Your answer must be the lines of the entries below, exactly as written, from the first line through the line containing "content_type: text/javascript; charset=utf-8".
** Opening RECORDS PROVIDED block **
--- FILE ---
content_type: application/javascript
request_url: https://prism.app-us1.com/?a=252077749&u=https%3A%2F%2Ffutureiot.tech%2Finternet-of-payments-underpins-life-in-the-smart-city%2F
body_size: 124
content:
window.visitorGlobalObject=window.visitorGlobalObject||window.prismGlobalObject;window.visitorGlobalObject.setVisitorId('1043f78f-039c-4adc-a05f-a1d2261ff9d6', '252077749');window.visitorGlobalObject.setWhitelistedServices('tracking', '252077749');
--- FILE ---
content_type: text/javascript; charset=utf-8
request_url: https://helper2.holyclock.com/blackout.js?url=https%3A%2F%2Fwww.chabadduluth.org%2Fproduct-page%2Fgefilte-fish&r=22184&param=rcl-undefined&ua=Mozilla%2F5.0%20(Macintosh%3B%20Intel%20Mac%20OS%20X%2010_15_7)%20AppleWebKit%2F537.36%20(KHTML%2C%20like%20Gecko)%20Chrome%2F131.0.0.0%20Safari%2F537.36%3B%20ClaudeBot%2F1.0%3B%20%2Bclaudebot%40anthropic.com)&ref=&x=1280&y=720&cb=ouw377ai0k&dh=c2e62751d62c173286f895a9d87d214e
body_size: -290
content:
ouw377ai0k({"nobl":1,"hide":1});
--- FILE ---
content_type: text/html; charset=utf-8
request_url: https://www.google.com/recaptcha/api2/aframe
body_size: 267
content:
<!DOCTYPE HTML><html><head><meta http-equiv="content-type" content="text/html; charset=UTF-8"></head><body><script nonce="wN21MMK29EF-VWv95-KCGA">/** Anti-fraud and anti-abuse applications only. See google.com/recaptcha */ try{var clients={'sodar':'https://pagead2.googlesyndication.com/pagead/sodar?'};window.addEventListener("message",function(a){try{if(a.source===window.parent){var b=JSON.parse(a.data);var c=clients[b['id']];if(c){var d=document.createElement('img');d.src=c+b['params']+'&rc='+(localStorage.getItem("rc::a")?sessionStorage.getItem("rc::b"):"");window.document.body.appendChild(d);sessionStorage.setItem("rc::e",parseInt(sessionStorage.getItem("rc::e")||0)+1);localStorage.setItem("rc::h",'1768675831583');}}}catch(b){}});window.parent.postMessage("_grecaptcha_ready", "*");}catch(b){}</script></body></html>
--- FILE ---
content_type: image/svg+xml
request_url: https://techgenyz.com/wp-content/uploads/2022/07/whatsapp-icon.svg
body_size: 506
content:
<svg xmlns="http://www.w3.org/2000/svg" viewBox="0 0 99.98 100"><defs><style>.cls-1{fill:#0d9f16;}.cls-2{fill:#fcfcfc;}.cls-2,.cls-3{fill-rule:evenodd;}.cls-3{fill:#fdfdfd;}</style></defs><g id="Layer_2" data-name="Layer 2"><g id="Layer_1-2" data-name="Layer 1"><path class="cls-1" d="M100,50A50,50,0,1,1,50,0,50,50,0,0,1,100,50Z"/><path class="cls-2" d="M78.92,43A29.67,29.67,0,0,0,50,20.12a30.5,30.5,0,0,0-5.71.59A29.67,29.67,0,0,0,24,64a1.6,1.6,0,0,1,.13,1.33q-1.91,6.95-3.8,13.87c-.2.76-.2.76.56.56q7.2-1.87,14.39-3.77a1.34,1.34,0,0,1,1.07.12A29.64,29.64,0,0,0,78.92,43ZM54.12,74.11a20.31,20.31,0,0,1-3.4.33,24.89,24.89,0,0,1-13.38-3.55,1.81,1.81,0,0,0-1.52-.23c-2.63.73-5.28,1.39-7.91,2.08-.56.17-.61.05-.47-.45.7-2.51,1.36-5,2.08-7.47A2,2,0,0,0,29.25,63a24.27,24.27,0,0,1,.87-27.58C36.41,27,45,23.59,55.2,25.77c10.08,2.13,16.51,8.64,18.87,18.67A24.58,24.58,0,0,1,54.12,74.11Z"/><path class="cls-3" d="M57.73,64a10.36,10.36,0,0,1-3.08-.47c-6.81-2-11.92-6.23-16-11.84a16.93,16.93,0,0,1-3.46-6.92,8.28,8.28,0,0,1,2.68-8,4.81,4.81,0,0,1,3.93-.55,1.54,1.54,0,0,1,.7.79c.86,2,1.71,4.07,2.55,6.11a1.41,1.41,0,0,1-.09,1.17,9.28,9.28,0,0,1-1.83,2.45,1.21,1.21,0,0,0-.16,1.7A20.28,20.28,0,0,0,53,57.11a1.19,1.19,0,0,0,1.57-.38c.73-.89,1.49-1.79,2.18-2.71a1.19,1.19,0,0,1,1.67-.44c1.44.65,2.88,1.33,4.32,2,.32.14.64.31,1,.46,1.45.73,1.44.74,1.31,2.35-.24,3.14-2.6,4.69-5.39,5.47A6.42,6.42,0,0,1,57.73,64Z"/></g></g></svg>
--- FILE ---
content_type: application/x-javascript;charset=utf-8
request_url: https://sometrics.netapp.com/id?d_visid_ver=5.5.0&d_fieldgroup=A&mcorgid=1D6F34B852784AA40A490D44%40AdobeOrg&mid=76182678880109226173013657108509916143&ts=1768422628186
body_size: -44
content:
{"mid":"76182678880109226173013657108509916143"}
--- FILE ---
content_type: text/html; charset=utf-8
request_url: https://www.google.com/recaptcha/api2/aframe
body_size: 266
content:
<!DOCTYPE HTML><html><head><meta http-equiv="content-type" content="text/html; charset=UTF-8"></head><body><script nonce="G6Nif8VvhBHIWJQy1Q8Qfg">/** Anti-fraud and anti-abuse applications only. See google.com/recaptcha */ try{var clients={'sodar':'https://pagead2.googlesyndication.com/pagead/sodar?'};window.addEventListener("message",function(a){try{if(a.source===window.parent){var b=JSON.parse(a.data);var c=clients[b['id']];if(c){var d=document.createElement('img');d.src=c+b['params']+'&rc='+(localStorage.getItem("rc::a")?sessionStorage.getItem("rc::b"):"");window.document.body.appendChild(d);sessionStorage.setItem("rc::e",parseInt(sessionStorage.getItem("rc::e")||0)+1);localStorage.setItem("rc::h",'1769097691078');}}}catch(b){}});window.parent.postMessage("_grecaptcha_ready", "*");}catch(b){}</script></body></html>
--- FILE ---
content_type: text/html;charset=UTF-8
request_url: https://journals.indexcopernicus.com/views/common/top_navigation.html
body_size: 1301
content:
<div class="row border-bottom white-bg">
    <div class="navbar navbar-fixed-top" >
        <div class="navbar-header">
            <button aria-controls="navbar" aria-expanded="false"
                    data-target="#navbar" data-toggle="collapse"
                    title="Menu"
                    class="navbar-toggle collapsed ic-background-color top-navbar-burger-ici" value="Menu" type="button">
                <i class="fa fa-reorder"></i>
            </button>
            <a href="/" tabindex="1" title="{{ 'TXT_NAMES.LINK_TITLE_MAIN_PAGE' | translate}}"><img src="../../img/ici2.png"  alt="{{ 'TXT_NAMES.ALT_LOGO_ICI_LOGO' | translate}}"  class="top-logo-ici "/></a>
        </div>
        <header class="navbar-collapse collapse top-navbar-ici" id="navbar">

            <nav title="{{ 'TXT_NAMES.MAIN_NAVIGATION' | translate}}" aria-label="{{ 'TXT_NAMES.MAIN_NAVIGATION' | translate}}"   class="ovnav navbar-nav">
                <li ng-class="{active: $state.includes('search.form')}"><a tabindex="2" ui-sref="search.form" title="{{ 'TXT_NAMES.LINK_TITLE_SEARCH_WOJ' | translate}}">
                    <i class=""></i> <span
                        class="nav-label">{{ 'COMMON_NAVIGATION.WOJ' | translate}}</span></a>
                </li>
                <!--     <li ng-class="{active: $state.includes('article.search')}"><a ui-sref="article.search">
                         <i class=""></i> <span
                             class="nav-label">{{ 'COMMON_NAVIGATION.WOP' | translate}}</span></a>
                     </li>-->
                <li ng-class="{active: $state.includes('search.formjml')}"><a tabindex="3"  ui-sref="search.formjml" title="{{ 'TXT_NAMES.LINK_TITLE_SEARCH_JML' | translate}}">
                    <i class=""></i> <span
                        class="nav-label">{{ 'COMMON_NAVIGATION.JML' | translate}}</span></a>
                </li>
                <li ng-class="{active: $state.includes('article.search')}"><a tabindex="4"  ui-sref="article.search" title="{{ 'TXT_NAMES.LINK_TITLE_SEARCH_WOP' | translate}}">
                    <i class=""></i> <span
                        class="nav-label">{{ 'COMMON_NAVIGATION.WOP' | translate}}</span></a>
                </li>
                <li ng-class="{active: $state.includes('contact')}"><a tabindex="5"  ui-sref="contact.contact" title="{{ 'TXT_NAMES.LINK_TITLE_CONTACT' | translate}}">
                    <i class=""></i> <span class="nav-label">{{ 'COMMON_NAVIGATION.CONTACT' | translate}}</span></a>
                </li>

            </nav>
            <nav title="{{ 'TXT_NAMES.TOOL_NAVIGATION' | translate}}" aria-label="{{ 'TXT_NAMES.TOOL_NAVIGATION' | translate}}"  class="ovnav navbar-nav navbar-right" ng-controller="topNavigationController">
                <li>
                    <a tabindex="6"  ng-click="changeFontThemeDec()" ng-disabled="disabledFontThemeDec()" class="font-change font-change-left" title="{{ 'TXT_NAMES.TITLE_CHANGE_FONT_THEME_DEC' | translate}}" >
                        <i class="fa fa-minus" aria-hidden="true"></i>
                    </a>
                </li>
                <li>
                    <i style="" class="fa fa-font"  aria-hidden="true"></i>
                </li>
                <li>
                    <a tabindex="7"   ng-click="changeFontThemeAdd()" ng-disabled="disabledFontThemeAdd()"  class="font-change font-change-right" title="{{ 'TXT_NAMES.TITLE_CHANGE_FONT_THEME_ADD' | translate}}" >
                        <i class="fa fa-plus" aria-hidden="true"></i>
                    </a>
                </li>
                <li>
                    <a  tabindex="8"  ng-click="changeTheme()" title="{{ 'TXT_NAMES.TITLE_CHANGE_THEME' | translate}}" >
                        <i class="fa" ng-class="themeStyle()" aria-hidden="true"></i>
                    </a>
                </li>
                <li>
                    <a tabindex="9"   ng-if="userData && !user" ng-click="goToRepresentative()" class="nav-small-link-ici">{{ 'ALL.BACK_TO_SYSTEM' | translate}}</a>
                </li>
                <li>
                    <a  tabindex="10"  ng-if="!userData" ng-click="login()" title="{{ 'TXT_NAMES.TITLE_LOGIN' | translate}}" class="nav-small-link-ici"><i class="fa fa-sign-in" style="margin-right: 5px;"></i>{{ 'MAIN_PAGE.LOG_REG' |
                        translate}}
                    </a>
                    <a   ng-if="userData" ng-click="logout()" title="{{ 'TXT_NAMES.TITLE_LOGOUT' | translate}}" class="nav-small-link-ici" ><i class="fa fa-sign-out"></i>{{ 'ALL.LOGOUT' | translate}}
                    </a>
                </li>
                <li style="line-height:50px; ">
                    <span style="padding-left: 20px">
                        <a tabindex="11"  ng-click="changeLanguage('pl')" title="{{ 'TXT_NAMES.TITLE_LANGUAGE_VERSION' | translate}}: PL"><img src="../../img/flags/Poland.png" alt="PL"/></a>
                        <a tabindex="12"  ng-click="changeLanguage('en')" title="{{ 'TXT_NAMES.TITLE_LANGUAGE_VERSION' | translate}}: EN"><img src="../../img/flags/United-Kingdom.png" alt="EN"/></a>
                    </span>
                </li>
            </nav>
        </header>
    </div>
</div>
** Closing RECORDS PROVIDED block **
▶ [OUTPUT BELOW]:
--- FILE ---
content_type: application/javascript
request_url: https://prism.app-us1.com/?a=252077749&u=https%3A%2F%2Ffutureiot.tech%2Finternet-of-payments-underpins-life-in-the-smart-city%2F
body_size: 124
content:
window.visitorGlobalObject=window.visitorGlobalObject||window.prismGlobalObject;window.visitorGlobalObject.setVisitorId('1043f78f-039c-4adc-a05f-a1d2261ff9d6', '252077749');window.visitorGlobalObject.setWhitelistedServices('tracking', '252077749');
--- FILE ---
content_type: text/javascript; charset=utf-8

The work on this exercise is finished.